Source text

Personal information
- Born: January 6, 1989 (age 37) Lancaster, Pennsylvania, U.S.
- Listed height: 6 ft 4 in (1.93 m)
- Listed weight: 261 lb (118 kg)

Career information
- High school: Coatesville Area (Coatesville, Pennsylvania)
- College: Georgia Tech (2007–2009)
- NFL draft: 2010: 1st round, 16th overall pick

Career history
- Tennessee Titans (2010–2018);

Awards and highlights
- First-team All-American (2009); ACC Defensive Player of the Year (2009); First-team All-ACC (2009);

Career NFL statistics
- Total tackles: 305
- Sacks: 44.5
- Forced fumbles: 5
- Fumble recoveries: 4
- Pass deflections: 26
- Stats at Pro Football Reference

= Derrick Morgan (American football) =

American football player (born 1989)

Derrick Lee Morgan (born January 6, 1989) is an American former professional football player who was a linebacker in the National Football League (NFL) for nine seasons with the Tennessee Titans. He was selected 16th overall by the Titans in the 2010 NFL draft after playing college football for the Georgia Tech Yellow Jackets.

Information shown
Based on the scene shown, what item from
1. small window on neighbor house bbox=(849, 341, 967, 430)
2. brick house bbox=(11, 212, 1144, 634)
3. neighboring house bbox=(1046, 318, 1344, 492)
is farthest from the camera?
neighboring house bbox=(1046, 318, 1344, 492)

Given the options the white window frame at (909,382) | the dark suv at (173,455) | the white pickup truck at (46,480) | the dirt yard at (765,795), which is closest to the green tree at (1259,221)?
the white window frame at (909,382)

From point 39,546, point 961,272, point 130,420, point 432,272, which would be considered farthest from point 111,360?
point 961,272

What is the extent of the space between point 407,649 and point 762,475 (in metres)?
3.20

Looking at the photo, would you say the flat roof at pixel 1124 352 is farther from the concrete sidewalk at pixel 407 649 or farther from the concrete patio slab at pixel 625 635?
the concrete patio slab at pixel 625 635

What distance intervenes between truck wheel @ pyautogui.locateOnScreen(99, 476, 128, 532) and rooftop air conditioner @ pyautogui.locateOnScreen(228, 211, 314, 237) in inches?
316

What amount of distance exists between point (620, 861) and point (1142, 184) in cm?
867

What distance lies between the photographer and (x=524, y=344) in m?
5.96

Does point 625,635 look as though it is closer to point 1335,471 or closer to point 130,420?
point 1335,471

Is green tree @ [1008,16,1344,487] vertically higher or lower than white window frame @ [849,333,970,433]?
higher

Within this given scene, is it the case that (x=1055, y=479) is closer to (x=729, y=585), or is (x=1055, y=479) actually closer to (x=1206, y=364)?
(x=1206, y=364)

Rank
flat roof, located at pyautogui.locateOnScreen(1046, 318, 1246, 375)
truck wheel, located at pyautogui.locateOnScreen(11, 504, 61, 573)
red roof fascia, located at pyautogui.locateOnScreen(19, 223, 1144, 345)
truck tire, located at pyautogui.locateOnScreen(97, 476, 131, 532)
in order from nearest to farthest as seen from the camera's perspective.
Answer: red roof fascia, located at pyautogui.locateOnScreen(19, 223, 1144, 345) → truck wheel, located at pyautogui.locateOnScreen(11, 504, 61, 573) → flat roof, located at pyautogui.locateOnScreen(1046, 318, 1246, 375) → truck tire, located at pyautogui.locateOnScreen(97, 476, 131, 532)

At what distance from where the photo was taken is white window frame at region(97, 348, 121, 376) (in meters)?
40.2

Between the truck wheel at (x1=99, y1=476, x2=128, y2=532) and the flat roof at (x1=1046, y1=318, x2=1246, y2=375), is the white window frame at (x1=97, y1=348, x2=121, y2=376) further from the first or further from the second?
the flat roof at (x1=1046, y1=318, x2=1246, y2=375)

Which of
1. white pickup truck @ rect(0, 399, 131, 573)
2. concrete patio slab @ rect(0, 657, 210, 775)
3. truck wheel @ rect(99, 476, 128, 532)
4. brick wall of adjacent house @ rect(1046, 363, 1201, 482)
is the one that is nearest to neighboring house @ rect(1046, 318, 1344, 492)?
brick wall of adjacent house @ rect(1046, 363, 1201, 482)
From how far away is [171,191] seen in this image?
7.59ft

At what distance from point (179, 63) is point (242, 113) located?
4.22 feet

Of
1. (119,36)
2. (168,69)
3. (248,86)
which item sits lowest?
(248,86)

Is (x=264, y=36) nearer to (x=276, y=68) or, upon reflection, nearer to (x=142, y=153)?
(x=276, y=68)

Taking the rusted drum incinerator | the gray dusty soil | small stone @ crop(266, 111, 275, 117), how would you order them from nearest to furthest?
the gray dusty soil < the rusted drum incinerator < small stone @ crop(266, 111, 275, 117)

Tasks to complete
**1)** Print the part of the Derrick Morgan text that begins at the words "American football player" and stops after "Tech Yellow Jackets.".
**2)** According to the Derrick Morgan text, which NFL team did he play for during his nine seasons?
**3)** Pick up the text about Derrick Morgan after its last sentence and write what comes next.

Answers below
**1)**
American football player (born 1989)

Derrick Lee Morgan (born January 6, 1989) is an American former professional football player who was a linebacker in the National Football League (NFL) for nine seasons with the Tennessee Titans. He was selected 16th overall by the Titans in the 2010 NFL draft after playing college football for the Georgia Tech Yellow Jackets.

**2)** The Tennessee Titans.

**3)**
==Early life==
Morgan was born in Lancaster, Pennsylvania. He attended Coatesville Area High School in Coatesville, Pennsylvania, where he played for the Red Raiders football team. As a senior he was named league Defensive Player of the Year and first-team All-State after recording 47 tackles and 7 sacks at the defensive end position. He also rushed for 523 yards and 8 touchdowns as a running back.

==College career==
Morgan attended the Georgia Institute of Technology from 2007 to 2009, playing for the Georgia Tech Yellow Jackets of the Atlantic Coast Conference. As a true freshman in 2007 he appeared in 12 of 13 games, recording 9 tackles as a reserve defensive end. The following year as a sophomore he started all 13 games, contributing 51 tackles and 7 sacks while earning an honorable mention All-ACC selection. As a junior in 2009, Morgan was named ACC Defensive Player of the Year and earned first-team All-American honors from Associated Press, Pro Football Weekly, and Scout.com. He finished the season with 55 tackles (including 18.5 for a loss) and 12.5 sacks while helping his team to a conference championship. After his junior year, Morgan decided to enter the 2010 NFL draft.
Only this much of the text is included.